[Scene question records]
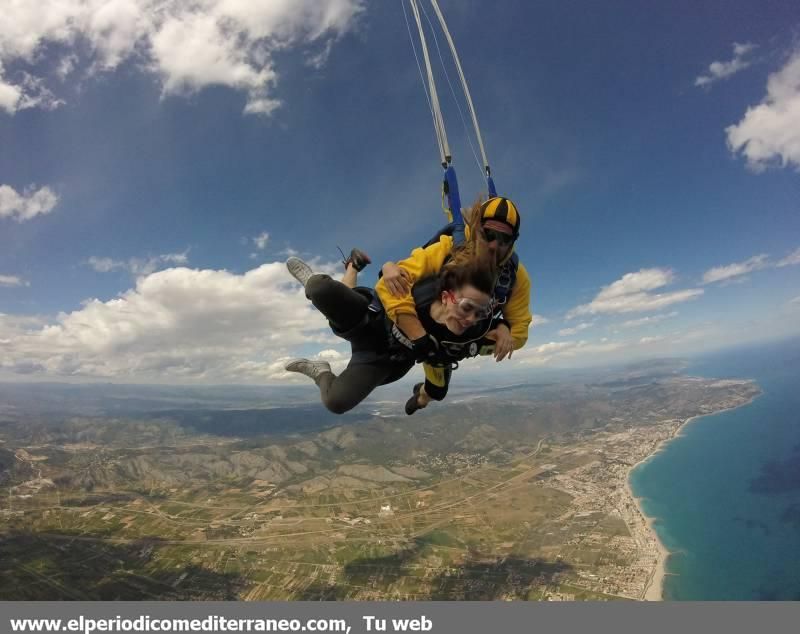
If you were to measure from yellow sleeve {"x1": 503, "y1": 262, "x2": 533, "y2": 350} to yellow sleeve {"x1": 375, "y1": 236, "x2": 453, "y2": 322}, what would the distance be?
0.80 meters

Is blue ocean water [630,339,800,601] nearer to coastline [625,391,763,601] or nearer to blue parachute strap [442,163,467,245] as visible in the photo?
coastline [625,391,763,601]

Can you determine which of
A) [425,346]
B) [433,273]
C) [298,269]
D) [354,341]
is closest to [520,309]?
[433,273]

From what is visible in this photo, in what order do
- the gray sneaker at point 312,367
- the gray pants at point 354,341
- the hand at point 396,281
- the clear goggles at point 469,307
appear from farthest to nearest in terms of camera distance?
the gray sneaker at point 312,367 < the gray pants at point 354,341 < the hand at point 396,281 < the clear goggles at point 469,307

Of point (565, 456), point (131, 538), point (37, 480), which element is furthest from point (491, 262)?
point (37, 480)

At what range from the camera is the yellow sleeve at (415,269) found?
9.24 feet

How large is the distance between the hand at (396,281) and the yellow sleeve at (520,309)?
111 centimetres

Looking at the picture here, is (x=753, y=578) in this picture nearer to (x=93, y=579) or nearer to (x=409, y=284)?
(x=409, y=284)

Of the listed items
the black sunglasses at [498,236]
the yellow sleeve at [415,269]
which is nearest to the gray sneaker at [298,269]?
the yellow sleeve at [415,269]

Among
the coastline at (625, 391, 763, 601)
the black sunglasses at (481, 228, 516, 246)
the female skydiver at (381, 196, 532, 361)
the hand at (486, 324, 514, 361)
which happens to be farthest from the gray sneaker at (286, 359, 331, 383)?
the coastline at (625, 391, 763, 601)

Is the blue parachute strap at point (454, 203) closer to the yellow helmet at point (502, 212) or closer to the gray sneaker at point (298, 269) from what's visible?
the yellow helmet at point (502, 212)

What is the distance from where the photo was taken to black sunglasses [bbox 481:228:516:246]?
2584mm

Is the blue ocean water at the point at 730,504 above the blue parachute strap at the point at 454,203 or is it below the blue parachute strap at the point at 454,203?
below

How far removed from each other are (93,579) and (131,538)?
26.2ft

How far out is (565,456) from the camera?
72562mm
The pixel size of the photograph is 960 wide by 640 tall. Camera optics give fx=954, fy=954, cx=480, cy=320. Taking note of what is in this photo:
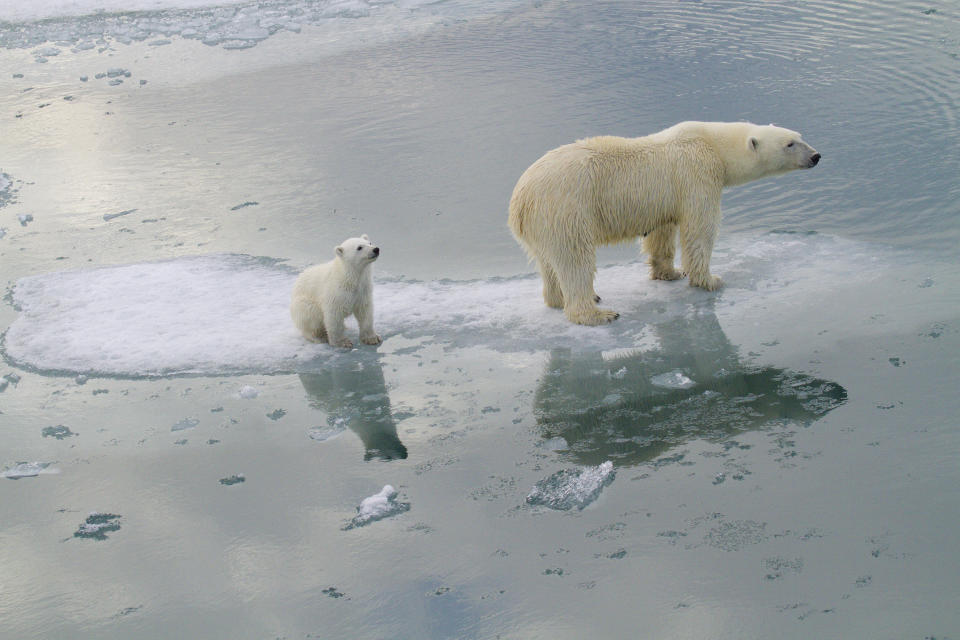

• **Written request**
Turn every line of the listing above into a numbered list, skipping the blank lines. Leave the pictures out.

• **Solution below**
1. If you were to measure from yellow sleeve {"x1": 503, "y1": 262, "x2": 533, "y2": 350} to yellow sleeve {"x1": 375, "y1": 236, "x2": 453, "y2": 322}, what would the distance be?
2. 0.80 meters
3. Is blue ocean water [630,339,800,601] nearer to coastline [625,391,763,601] or nearer to blue parachute strap [442,163,467,245] as visible in the photo?
4. coastline [625,391,763,601]
5. Can you determine which of
6. A) [425,346]
7. B) [433,273]
8. C) [298,269]
9. D) [354,341]
10. is closest to [520,309]?
11. [433,273]
12. From what is visible in this photo, in what order do
13. - the gray sneaker at point 312,367
14. - the gray pants at point 354,341
15. - the hand at point 396,281
16. - the clear goggles at point 469,307
17. appear from farthest to nearest in terms of camera distance?
18. the gray sneaker at point 312,367 < the gray pants at point 354,341 < the hand at point 396,281 < the clear goggles at point 469,307
19. Of point (565, 456), point (131, 538), point (37, 480), which element is furthest from point (491, 262)?
20. point (37, 480)
21. At what range from the camera is the yellow sleeve at (415,269) found?
22. 9.24 feet
23. How large is the distance between the hand at (396,281) and the yellow sleeve at (520,309)?
24. 111 centimetres
25. Looking at the picture here, is (x=753, y=578) in this picture nearer to (x=93, y=579) or nearer to (x=409, y=284)?
26. (x=409, y=284)
27. Of the listed items
28. the black sunglasses at [498,236]
29. the yellow sleeve at [415,269]
30. which is nearest to the gray sneaker at [298,269]?
31. the yellow sleeve at [415,269]
32. Among
33. the coastline at (625, 391, 763, 601)
34. the black sunglasses at (481, 228, 516, 246)
35. the female skydiver at (381, 196, 532, 361)
36. the hand at (486, 324, 514, 361)
37. which happens to be farthest from the gray sneaker at (286, 359, 331, 383)?
38. the coastline at (625, 391, 763, 601)
39. Is the blue parachute strap at point (454, 203) closer to the yellow helmet at point (502, 212) or closer to the gray sneaker at point (298, 269) from what's visible?
40. the yellow helmet at point (502, 212)
41. What is the distance from where the photo was taken to black sunglasses [bbox 481:228:516:246]?
42. 2584mm
43. Is the blue ocean water at the point at 730,504 above the blue parachute strap at the point at 454,203 or is it below the blue parachute strap at the point at 454,203?
44. below
45. How far removed from each other are (93,579) and (131,538)?
46. 26.2ft
47. How far out is (565,456) from the camera?
48. 72562mm
49. The pixel size of the photograph is 960 wide by 640 tall. Camera optics give fx=954, fy=954, cx=480, cy=320. Taking note of what is in this photo:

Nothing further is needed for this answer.